(Stored items)
══════════
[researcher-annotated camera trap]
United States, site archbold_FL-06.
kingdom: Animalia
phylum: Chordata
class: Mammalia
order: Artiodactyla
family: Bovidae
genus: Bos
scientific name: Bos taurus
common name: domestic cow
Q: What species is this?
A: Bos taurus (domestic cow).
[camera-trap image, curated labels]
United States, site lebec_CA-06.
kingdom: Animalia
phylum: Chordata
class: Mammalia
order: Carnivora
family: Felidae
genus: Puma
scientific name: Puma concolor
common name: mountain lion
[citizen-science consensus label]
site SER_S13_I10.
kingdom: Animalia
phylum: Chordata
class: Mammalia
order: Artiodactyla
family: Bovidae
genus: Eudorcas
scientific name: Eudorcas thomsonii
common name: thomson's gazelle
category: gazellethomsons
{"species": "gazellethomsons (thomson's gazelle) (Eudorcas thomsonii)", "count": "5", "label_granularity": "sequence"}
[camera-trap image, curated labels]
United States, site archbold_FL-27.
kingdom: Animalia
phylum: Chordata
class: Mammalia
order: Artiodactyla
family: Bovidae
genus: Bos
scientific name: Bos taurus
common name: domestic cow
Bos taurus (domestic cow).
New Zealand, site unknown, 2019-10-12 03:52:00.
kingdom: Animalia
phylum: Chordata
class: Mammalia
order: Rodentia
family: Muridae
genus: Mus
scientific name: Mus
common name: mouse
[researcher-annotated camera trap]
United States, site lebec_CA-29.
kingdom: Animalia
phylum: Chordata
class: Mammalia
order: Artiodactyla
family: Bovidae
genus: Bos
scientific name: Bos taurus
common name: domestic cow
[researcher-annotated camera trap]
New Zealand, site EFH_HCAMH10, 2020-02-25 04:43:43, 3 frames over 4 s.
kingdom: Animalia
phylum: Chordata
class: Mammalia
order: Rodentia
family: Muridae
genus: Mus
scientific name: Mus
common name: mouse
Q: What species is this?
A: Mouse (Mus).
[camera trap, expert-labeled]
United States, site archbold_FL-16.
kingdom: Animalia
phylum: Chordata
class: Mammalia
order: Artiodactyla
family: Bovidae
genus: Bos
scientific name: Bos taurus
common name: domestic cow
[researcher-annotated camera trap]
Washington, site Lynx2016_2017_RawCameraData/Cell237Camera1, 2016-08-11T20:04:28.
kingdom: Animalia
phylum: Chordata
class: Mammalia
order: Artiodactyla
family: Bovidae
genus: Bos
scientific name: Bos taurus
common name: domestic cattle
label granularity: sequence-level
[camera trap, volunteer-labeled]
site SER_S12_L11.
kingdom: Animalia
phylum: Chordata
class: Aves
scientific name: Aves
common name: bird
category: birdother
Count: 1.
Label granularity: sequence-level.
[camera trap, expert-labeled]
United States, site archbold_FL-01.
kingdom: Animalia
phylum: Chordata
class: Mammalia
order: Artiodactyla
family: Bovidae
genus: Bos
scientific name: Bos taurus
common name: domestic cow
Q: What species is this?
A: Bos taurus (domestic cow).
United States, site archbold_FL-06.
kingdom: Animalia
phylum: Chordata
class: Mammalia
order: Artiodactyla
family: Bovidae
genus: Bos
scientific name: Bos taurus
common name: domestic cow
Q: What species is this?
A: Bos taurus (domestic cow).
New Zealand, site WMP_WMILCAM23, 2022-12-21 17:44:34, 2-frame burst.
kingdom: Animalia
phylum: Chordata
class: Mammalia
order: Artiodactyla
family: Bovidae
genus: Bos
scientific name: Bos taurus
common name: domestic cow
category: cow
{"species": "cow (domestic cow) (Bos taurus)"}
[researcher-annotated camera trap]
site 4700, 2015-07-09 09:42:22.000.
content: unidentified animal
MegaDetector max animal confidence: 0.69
══════════
Count the lines above that include the word "States". Reply with that number alone.

• **YOUR RESPONSE**
7